* Source material:
════════════════════
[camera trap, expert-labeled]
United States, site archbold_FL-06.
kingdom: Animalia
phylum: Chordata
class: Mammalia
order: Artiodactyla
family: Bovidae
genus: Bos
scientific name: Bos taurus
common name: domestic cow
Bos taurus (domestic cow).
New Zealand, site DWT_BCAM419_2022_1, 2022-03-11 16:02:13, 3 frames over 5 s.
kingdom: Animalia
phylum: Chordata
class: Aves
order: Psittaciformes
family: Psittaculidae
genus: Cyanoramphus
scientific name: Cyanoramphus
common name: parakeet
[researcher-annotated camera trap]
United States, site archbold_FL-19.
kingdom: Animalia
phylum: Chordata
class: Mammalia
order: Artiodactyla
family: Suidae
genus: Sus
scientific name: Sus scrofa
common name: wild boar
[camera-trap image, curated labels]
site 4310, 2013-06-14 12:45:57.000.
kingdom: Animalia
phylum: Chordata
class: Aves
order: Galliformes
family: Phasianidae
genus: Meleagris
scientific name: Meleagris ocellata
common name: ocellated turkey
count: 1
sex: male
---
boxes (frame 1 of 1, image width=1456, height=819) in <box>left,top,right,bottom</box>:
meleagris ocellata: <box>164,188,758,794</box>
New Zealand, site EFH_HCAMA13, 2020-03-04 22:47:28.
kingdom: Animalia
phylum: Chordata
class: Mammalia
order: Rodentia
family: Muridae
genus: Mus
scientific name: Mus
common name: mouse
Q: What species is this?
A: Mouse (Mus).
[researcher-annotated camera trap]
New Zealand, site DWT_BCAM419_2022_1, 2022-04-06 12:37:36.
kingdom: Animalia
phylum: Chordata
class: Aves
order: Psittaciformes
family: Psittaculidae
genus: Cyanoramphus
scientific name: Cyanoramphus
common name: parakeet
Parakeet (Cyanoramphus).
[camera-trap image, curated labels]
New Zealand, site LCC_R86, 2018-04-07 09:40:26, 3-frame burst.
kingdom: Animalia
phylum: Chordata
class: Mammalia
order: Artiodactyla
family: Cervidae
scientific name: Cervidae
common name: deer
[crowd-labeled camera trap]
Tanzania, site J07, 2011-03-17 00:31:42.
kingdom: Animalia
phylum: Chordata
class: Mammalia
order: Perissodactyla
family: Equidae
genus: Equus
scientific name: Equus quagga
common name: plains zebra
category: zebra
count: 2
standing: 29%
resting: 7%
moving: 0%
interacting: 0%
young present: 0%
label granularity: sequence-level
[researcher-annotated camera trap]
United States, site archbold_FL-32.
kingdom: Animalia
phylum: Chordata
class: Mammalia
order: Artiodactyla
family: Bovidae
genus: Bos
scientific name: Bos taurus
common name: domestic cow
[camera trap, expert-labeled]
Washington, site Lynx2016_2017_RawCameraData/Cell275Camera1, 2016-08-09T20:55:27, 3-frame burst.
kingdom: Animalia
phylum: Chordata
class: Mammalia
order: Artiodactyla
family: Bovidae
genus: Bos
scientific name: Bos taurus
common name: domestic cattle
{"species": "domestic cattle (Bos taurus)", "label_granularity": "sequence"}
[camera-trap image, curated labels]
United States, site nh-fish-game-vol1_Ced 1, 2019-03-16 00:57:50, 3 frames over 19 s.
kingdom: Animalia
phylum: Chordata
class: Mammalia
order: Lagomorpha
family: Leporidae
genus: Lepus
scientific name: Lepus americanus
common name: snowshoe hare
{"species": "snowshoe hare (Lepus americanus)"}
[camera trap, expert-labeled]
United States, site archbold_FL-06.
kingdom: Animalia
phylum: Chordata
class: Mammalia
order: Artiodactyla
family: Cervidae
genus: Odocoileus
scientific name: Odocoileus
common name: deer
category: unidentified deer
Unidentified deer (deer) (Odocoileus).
════════════════════
* What you are asked to do: Copy the whole listing above once more, character for character.

* Task result:
[camera trap, expert-labeled]
United States, site archbold_FL-06.
kingdom: Animalia
phylum: Chordata
class: Mammalia
order: Artiodactyla
family: Bovidae
genus: Bos
scientific name: Bos taurus
common name: domestic cow
Bos taurus (domestic cow).
New Zealand, site DWT_BCAM419_2022_1, 2022-03-11 16:02:13, 3 frames over 5 s.
kingdom: Animalia
phylum: Chordata
class: Aves
order: Psittaciformes
family: Psittaculidae
genus: Cyanoramphus
scientific name: Cyanoramphus
common name: parakeet
[researcher-annotated camera trap]
United States, site archbold_FL-19.
kingdom: Animalia
phylum: Chordata
class: Mammalia
order: Artiodactyla
family: Suidae
genus: Sus
scientific name: Sus scrofa
common name: wild boar
[camera-trap image, curated labels]
site 4310, 2013-06-14 12:45:57.000.
kingdom: Animalia
phylum: Chordata
class: Aves
order: Galliformes
family: Phasianidae
genus: Meleagris
scientific name: Meleagris ocellata
common name: ocellated turkey
count: 1
sex: male
---
boxes (frame 1 of 1, image width=1456, height=819) in <box>left,top,right,bottom</box>:
meleagris ocellata: <box>164,188,758,794</box>
New Zealand, site EFH_HCAMA13, 2020-03-04 22:47:28.
kingdom: Animalia
phylum: Chordata
class: Mammalia
order: Rodentia
family: Muridae
genus: Mus
scientific name: Mus
common name: mouse
Q: What species is this?
A: Mouse (Mus).
[researcher-annotated camera trap]
New Zealand, site DWT_BCAM419_2022_1, 2022-04-06 12:37:36.
kingdom: Animalia
phylum: Chordata
class: Aves
order: Psittaciformes
family: Psittaculidae
genus: Cyanoramphus
scientific name: Cyanoramphus
common name: parakeet
Parakeet (Cyanoramphus).
[camera-trap image, curated labels]
New Zealand, site LCC_R86, 2018-04-07 09:40:26, 3-frame burst.
kingdom: Animalia
phylum: Chordata
class: Mammalia
order: Artiodactyla
family: Cervidae
scientific name: Cervidae
common name: deer
[crowd-labeled camera trap]
Tanzania, site J07, 2011-03-17 00:31:42.
kingdom: Animalia
phylum: Chordata
class: Mammalia
order: Perissodactyla
family: Equidae
genus: Equus
scientific name: Equus quagga
common name: plains zebra
category: zebra
count: 2
standing: 29%
resting: 7%
moving: 0%
interacting: 0%
young present: 0%
label granularity: sequence-level
[researcher-annotated camera trap]
United States, site archbold_FL-32.
kingdom: Animalia
phylum: Chordata
class: Mammalia
order: Artiodactyla
family: Bovidae
genus: Bos
scientific name: Bos taurus
common name: domestic cow
[camera trap, expert-labeled]
Washington, site Lynx2016_2017_RawCameraData/Cell275Camera1, 2016-08-09T20:55:27, 3-frame burst.
kingdom: Animalia
phylum: Chordata
class: Mammalia
order: Artiodactyla
family: Bovidae
genus: Bos
scientific name: Bos taurus
common name: domestic cattle
{"species": "domestic cattle (Bos taurus)", "label_granularity": "sequence"}
[camera-trap image, curated labels]
United States, site nh-fish-game-vol1_Ced 1, 2019-03-16 00:57:50, 3 frames over 19 s.
kingdom: Animalia
phylum: Chordata
class: Mammalia
order: Lagomorpha
family: Leporidae
genus: Lepus
scientific name: Lepus americanus
common name: snowshoe hare
{"species": "snowshoe hare (Lepus americanus)"}
[camera trap, expert-labeled]
United States, site archbold_FL-06.
kingdom: Animalia
phylum: Chordata
class: Mammalia
order: Artiodactyla
family: Cervidae
genus: Odocoileus
scientific name: Odocoileus
common name: deer
category: unidentified deer
Unidentified deer (deer) (Odocoileus).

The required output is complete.